Begin
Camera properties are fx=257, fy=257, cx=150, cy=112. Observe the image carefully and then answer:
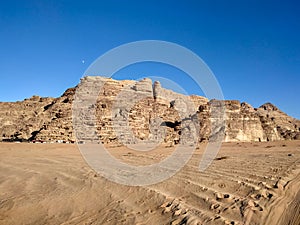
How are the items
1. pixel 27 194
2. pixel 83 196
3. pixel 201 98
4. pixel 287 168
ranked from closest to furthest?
pixel 83 196, pixel 27 194, pixel 287 168, pixel 201 98

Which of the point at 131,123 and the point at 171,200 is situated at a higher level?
the point at 131,123

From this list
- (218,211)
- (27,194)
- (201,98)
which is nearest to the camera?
(218,211)

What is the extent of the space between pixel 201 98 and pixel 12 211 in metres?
87.9

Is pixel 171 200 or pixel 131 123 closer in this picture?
pixel 171 200

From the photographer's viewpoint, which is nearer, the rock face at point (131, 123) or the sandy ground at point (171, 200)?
the sandy ground at point (171, 200)

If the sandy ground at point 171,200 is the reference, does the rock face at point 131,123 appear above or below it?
above

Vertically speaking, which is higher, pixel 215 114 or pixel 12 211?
pixel 215 114

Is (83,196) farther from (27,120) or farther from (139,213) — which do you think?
(27,120)

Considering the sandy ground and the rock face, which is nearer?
the sandy ground

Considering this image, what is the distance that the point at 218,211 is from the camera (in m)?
3.85

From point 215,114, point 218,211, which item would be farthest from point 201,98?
point 218,211

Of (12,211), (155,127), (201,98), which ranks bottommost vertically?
(12,211)

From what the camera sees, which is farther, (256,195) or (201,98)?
(201,98)

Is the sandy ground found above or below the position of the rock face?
below
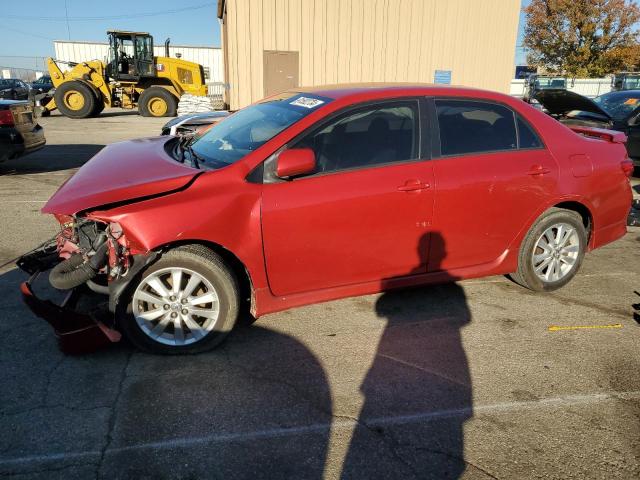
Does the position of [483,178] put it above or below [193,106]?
below

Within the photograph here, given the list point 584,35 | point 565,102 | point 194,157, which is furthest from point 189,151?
point 584,35

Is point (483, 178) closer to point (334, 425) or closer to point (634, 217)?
point (334, 425)

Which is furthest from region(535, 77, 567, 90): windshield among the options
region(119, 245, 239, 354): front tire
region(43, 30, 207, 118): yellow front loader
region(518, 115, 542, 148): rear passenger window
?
region(119, 245, 239, 354): front tire

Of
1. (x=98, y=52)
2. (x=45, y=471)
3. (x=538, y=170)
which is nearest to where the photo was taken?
(x=45, y=471)

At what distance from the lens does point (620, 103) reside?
400 inches

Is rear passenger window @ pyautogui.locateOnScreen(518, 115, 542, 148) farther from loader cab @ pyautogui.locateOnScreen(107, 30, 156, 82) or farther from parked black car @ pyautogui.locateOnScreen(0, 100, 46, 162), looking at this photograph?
loader cab @ pyautogui.locateOnScreen(107, 30, 156, 82)

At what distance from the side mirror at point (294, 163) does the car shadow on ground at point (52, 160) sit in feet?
25.4

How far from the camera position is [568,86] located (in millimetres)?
26734

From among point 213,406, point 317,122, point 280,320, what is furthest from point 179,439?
point 317,122

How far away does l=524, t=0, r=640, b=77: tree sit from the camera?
120ft

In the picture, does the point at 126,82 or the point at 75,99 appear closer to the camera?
the point at 75,99

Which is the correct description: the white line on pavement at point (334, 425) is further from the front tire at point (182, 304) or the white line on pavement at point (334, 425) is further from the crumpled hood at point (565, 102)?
the crumpled hood at point (565, 102)

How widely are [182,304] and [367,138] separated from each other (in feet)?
5.48

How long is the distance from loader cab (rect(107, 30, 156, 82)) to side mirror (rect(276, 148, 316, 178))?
19.9m
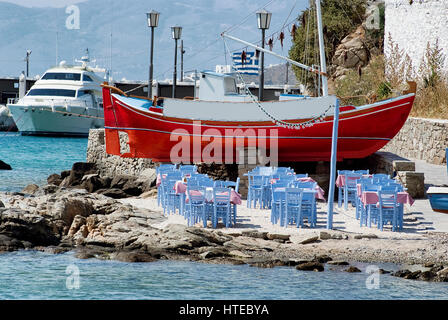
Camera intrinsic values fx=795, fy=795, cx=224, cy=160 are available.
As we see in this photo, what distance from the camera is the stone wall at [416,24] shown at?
99.2 ft

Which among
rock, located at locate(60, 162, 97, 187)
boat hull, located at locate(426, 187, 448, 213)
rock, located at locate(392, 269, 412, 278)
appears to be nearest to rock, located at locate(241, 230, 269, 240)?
rock, located at locate(392, 269, 412, 278)

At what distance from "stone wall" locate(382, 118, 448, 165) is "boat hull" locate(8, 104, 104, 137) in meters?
42.2

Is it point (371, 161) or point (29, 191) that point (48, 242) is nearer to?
point (29, 191)

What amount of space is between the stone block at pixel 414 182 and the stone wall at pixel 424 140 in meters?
4.26

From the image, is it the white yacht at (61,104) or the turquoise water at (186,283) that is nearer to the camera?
the turquoise water at (186,283)

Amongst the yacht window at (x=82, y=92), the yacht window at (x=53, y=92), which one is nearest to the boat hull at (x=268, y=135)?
the yacht window at (x=53, y=92)

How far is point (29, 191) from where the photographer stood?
25625 millimetres

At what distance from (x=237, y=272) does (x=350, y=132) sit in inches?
460

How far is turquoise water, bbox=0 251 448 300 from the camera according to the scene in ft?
41.2

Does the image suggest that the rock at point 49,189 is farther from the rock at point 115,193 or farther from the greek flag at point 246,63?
the greek flag at point 246,63

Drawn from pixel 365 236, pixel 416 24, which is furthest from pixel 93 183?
pixel 416 24

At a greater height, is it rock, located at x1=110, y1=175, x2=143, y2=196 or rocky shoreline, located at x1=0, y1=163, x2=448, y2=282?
rock, located at x1=110, y1=175, x2=143, y2=196

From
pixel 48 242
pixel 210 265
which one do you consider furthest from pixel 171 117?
pixel 210 265

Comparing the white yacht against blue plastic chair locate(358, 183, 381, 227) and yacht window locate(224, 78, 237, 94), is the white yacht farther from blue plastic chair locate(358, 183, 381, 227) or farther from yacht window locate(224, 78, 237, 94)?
blue plastic chair locate(358, 183, 381, 227)
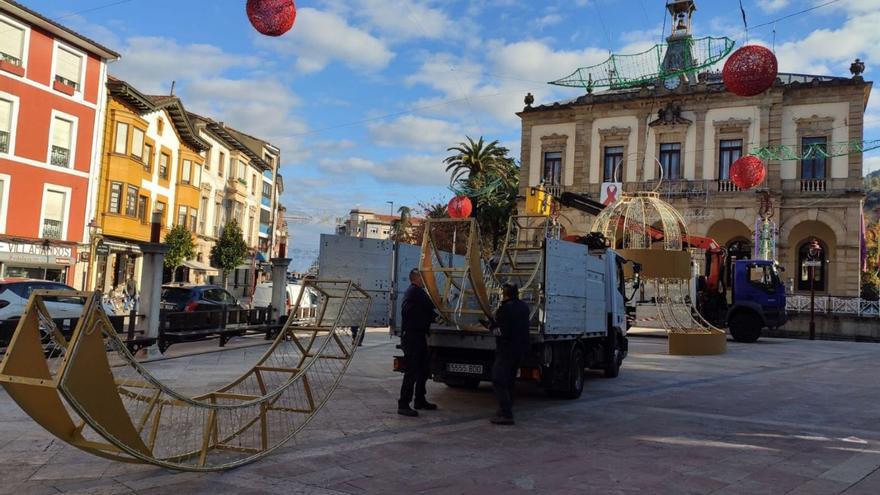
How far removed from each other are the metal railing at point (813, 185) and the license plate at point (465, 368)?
31.2 meters

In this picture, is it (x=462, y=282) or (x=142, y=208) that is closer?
(x=462, y=282)

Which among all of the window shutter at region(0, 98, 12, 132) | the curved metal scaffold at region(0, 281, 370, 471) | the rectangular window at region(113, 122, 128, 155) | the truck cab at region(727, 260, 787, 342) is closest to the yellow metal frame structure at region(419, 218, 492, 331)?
the curved metal scaffold at region(0, 281, 370, 471)

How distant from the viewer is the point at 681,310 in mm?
20594

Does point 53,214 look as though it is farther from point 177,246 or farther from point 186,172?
point 186,172

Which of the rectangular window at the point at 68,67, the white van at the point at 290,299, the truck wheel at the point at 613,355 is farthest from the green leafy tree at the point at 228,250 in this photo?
the truck wheel at the point at 613,355

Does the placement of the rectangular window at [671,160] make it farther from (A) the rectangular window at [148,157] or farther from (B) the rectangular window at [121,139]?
(B) the rectangular window at [121,139]

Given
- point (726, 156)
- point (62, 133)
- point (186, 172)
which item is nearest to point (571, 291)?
point (62, 133)

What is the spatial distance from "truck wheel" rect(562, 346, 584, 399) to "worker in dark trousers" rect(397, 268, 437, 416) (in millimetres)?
2572

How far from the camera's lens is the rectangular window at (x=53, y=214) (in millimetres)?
28344

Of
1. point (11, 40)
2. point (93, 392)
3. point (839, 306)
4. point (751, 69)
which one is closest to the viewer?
point (93, 392)

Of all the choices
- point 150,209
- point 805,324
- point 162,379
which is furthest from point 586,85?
point 150,209

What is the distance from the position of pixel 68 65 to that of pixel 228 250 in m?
16.8

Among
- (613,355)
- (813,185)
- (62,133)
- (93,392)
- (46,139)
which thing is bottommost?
(613,355)

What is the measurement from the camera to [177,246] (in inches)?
1398
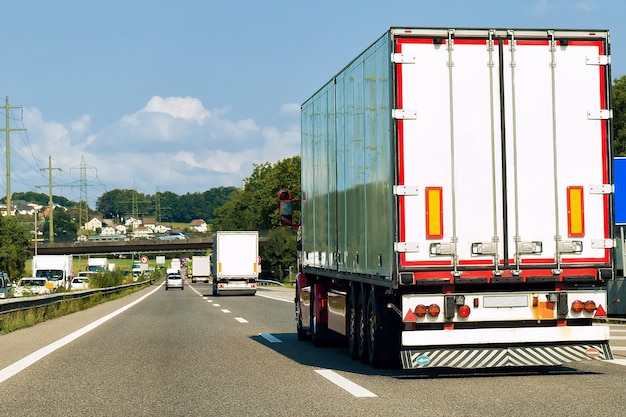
End
Task objective >> Please lay out the lines of the items as a Markdown table with the columns "Row" and "Line", starting at the line containing "What amount of" and ending at the line containing "25625 millimetres". Number each row and leave out blank lines.

In response >>
| Row | Line |
|---|---|
| 1 | What amount of space is between the stone block at pixel 414 182 and the stone wall at pixel 424 140 in meters? |
| 2 | 4.26 |
| 3 | From the image, is it the white yacht at (61,104) or the turquoise water at (186,283) that is nearer to the camera? |
| 4 | the turquoise water at (186,283) |
| 5 | Amongst the yacht window at (x=82, y=92), the yacht window at (x=53, y=92), which one is nearest to the boat hull at (x=268, y=135)? |
| 6 | the yacht window at (x=53, y=92) |
| 7 | How far is point (29, 191) from where the photographer stood? |
| 8 | 25625 millimetres |